(Recorded data)
=======

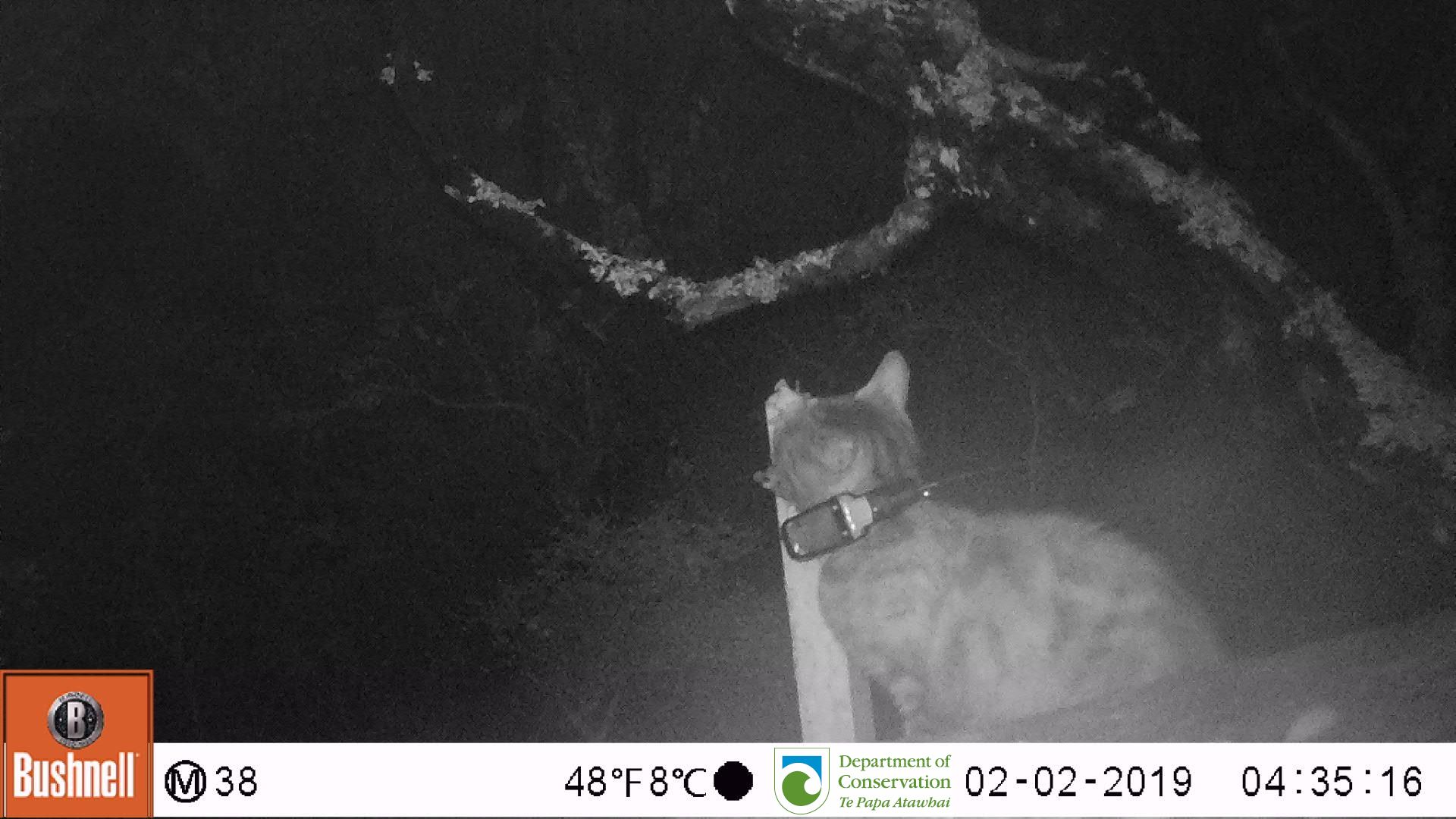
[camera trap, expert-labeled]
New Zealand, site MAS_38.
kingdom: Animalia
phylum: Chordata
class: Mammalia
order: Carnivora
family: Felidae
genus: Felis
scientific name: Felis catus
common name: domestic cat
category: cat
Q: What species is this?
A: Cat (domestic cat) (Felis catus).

=======

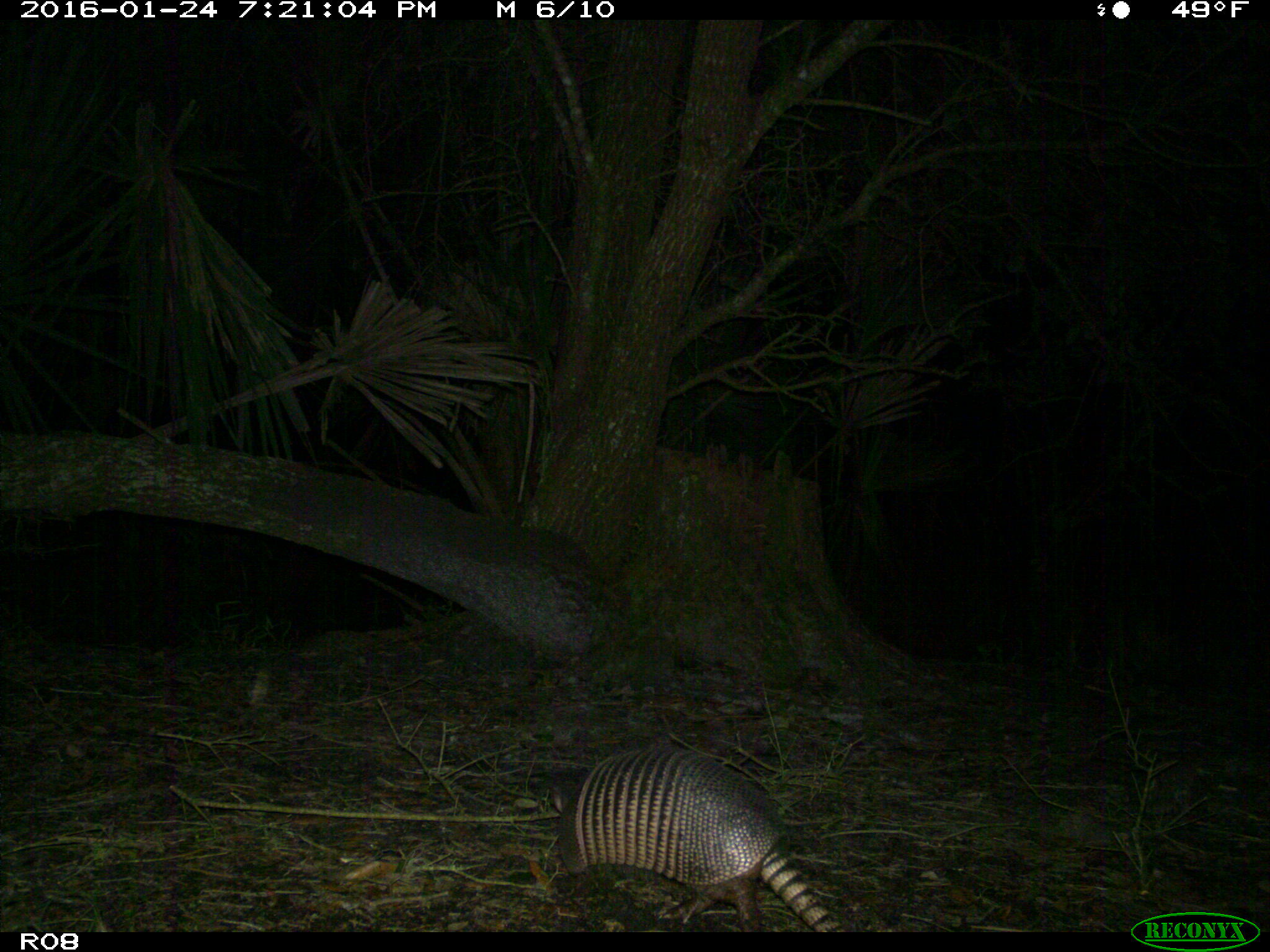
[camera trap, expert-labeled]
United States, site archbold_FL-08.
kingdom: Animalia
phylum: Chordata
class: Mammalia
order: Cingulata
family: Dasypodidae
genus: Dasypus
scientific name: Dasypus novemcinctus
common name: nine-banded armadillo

=======

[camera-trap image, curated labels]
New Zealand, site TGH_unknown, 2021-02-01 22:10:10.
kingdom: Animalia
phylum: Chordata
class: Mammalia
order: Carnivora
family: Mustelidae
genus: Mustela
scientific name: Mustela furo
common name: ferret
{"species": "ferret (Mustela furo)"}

=======

• **Activity**
The stretch of entries above that starts with the line containing "scientific name: Felis catus" and goes on through the line containing "A: Cat (domestic cat) (Felis catus)." is to be transcribed exactly, and no other line is to be transcribed.

• **Response to the task**
scientific name: Felis catus
common name: domestic cat
category: cat
Q: What species is this?
A: Cat (domestic cat) (Felis catus).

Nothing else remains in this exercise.